Roger that, Kif. And I think the best way of working is us getting to know each other over dinner.
And so we left. There were drinks in a bar. There was dinner in Chinatown and more drinks. There was awkward conversation, where I was intent on asking Heidl about his life, and Heidl was intent on not answering and instead questioned me about my life, questions I in turn evaded by asking him further questions.
A night of hapless negations ended as abruptly as it had begun with Heidl standing, saying we all needed an early evening as there was much work to be done. We came out of the restaurant into a drizzly side street. A waiting photographer began snapping away. Heidl took out his wallet, handed Ray a wad of fifty-dollar notes, and smiled. As if he were a puppet, Ray turned and went back to the photographer. Heidl continued walking and gestured I follow. The fading sound of Ray and the phot
ographer arguing gave way to the sound of something smashing.
No need to look, Heidl said, hailing a cab, and opening its door for me, he smiled. No need to worry about Ray.
As my cab was driving off I saw through the rear window Heidl hail a second taxi for himself, abandoning Ray. It took me some moments to realise that I was doing the very same thing, that I was not doing what I wished, but what Heidl wanted.
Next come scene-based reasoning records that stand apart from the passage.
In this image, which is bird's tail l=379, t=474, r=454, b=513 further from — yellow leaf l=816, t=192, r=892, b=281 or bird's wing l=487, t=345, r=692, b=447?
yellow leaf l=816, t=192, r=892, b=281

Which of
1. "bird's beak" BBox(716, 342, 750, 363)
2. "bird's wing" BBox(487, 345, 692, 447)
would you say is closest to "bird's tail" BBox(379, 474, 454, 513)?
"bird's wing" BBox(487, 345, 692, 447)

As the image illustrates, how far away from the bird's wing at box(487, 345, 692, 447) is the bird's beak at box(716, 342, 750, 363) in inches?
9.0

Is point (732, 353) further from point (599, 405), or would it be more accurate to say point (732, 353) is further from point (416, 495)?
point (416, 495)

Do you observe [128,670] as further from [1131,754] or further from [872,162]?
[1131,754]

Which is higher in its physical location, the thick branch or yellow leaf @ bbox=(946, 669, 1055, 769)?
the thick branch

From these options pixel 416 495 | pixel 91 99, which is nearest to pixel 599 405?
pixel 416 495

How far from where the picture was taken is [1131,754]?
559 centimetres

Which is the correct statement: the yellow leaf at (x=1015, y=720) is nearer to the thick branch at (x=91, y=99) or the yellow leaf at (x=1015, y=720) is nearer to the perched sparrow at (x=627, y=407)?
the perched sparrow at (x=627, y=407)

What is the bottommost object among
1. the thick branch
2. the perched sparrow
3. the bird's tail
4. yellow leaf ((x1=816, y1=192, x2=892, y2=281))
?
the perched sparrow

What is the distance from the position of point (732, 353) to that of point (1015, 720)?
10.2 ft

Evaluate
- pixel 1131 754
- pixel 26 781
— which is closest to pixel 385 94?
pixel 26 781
I told the cab driver to go back, and we found Ray wandering up the street. He got in, swearing about the photographer as he did. With Heidl Ray was ominous. Without Heidl Ray was Ray.
I asked what happened.
He shouldn’t be taking photos without Ziggy’s permission, was all Ray would say for some time. He let slip that he had asked for the film. When the photographer refused Ray had grabbed the camera, exposed the film, and smashed the camera on the pavement.
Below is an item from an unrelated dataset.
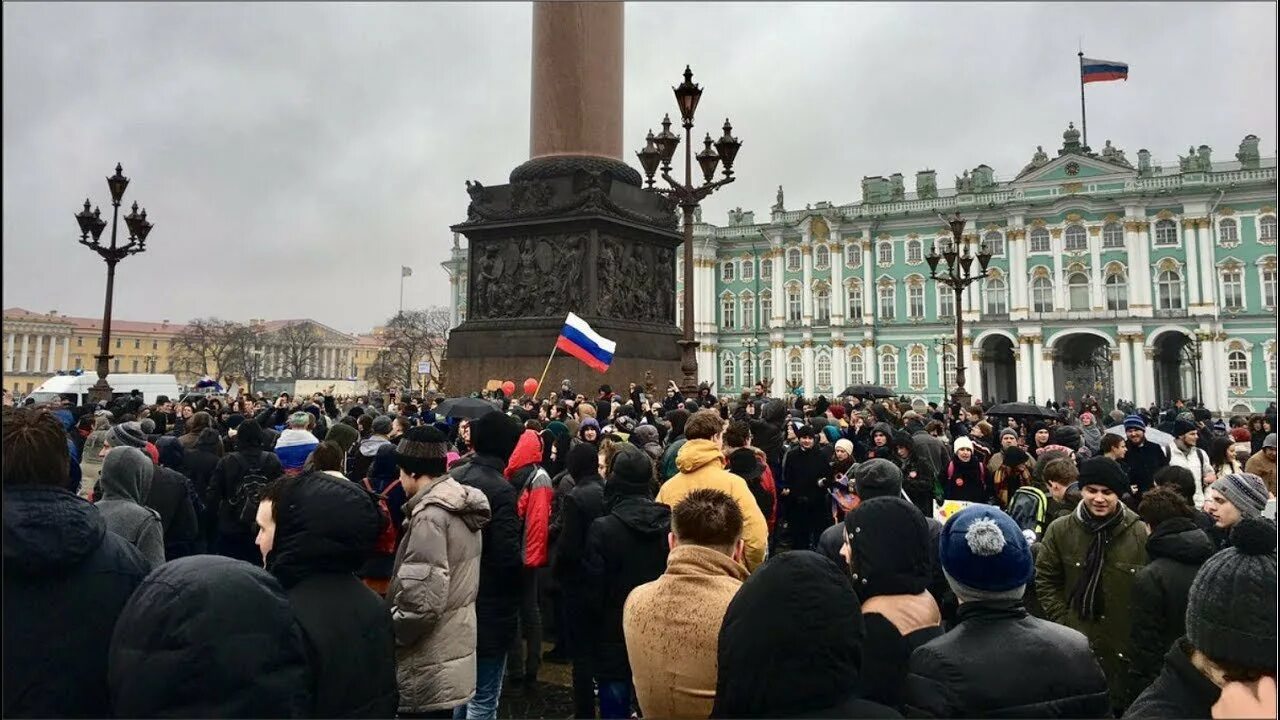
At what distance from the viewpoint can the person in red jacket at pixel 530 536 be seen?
4941mm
I asked what would happen if the photographer went to the police.
He won’t do anything, Ray said. I threw more cash on the ground than his camera and the photo were worth combined. And told him if he ever tried again more than his camera would end up broken.
I asked why he would do that for Heidl when he said he couldn’t stand the prick.
Fuck knows, Ray said.
I don’t.
You will.
Outside it was a Melbourne winter, benign and immemorable in equal measure. And looking out the window at the mizzle and the cars and the lights that couldn’t stay still in the dazzle of nocturnal bitumen, Ray brightened at the possibilities of the night.
Where are we going? he asked.
But I had no idea. No idea at all.
3
In the end, we went to a pub Ray knew called the Gutter and the Stars. With Heidl out of the way we were as we had always been. But something was different, something that felt less obvious and more deeply etched than the odd manner he had shown towards me at the publishers, something more than the faux vigilance he adopted whenever Heidl was around.